Hoy se ha celebrado pleno en el Ayuntamiento de Llanes y los ciudadanos que vivimos en el municipio pudimos ver una vez más al fascismo de VecinosxLlanes y PP campara a sus anchas mientras la oposición socialista sucumbía entre, la incompetencia y la resignación, a la que nos tiene acostumbrados de la mano de su portavoz. Lo primero que a uno le llama la atención es la falta de conocimiento que hoy tienen los miembros de la oposición para poner coto a los atropellos “trumpistas” con el que nos deleita un día sí y otro también el gobierno municipal. Se aprobó de forma definitiva el estudio de viabilidad de la zona azul de Llanes. Curiosamente el grupo socialista presentó alegaciones de forma folclórica, sin estudio económico ni de viabilidad, lo cual fue tumbado de forma contundente por los servicios jurídicos del Ayuntamiento al no presentar la documentación requerida.
Cuando un ayuntamiento como el de Llanes aprueba medidas como un plan de movilidad, una ordenanza de estacionamiento regulado (zona azul/ORA) o un estudio de viabilidad asociado, la ley obliga a abrir un periodo de información pública para que ciudadanos, entidades o grupos políticos puedan presentar alegaciones. Ese procedimiento no es arbitrario: está regulado por normas generales del derecho administrativo.
La base legal principal se encuentra en la Ley 39/2015, de 1 de octubre, del Procedimiento Administrativo Común de las Administraciones Públicas. En particular, el artículo 83 regula el trámite de información pública, estableciendo que, cuando la naturaleza del procedimiento lo aconseje (como ocurre con ordenanzas o planes municipales), el expediente debe ponerse a disposición de los interesados durante un plazo determinado para que puedan formular alegaciones. En ese plazo, cualquier persona o entidad puede presentar un escrito razonado, acompañado de los documentos que estime oportunos para defender su posición.

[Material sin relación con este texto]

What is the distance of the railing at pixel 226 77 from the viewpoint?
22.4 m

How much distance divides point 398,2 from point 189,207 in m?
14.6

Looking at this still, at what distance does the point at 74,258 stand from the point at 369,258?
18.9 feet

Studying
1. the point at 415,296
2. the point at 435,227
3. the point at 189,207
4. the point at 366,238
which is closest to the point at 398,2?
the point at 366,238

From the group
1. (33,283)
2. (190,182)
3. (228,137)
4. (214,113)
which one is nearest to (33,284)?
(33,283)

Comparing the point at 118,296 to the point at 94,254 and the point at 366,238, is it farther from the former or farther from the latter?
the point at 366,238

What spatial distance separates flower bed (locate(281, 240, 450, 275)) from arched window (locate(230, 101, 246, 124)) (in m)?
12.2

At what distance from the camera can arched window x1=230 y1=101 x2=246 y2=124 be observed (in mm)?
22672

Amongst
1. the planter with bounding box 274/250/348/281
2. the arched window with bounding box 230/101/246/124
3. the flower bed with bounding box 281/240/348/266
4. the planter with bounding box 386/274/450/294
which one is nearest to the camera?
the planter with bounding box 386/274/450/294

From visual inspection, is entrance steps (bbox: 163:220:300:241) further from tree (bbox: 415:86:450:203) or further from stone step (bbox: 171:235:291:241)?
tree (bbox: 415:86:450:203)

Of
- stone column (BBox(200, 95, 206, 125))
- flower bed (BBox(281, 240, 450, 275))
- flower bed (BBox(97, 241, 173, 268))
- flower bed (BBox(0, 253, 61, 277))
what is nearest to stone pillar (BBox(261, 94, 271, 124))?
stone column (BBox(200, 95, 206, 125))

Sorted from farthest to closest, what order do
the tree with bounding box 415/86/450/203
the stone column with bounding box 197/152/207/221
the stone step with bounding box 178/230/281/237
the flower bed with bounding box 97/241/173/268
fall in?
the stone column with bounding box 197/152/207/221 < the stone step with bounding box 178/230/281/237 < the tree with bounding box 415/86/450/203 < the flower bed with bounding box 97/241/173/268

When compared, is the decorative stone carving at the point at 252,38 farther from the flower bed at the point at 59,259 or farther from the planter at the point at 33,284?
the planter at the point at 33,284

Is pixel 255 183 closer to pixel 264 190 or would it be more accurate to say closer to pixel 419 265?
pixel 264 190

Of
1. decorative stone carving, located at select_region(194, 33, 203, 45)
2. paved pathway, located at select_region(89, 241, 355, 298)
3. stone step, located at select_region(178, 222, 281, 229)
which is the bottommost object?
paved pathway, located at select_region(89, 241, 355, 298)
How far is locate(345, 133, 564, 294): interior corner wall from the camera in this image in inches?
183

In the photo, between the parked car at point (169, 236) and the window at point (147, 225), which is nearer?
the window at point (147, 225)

Además, en el ámbito local, el procedimiento de aprobación de ordenanzas y regulaciones municipales está regulado por la Ley 7/1985, de 2 de abril, Reguladora de las Bases del Régimen Local, concretamente en su artículo 49. Este artículo establece que las ordenanzas y reglamentos municipales deben aprobarse inicialmente por el pleno, someterse a información pública y audiencia a los interesados durante al menos 30 días, y permitir la presentación de reclamaciones o sugerencias antes de su aprobación definitiva.
La ley no fija un listado cerrado de documentos obligatorios para presentar alegaciones. En términos jurídicos, basta con un escrito de alegaciones identificado, firmado y presentado dentro del plazo, en el que se expongan los motivos de oposición o modificación. Sin embargo, en procedimientos complejos —como un plan de movilidad, un estudio económico de la zona azul o un contrato de gestión del estacionamiento regulado— las alegaciones suelen requerir documentación técnica o económica si se pretende cuestionar el contenido del expediente. Por ejemplo: informes técnicos, estudios de impacto, informes económicos o documentación que contradiga los datos utilizados por la administración.
Por eso, en la práctica administrativa, cuando unas alegaciones se limitan a afirmaciones políticas o genéricas sin aportar soporte técnico o jurídico, los servicios jurídicos municipales pueden desestimarlas al considerar que no acreditan ni fundamentan las objeciones planteadas frente al expediente, como sucedió hoy con el portavoz Oscar Torre que quedó como “Cagancho en Almagro”. En muchos procedimientos de ordenanzas de movilidad, las alegaciones se incorporan al expediente junto con los informes técnicos que las analizan antes de la aprobación definitiva.
Foto: pleno municipal celebrado hoy en el Ayuntamiento de Llanes
En resumen, la obligación de permitir alegaciones se fija principalmente en la Ley 39/2015 (art. 83) y en la Ley 7/1985 de Bases del Régimen Local (art. 49). La ley exige presentar un escrito dentro del plazo y debidamente identificado, pero cuando se pretende cuestionar la viabilidad económica o técnica de un plan municipal —como el de la zona azul— resulta necesario acompañar el escrito de informes o documentos que sustenten las afirmaciones realizadas, ya que de lo contrario las alegaciones pueden ser rechazadas por falta de fundamento técnico o jurídico.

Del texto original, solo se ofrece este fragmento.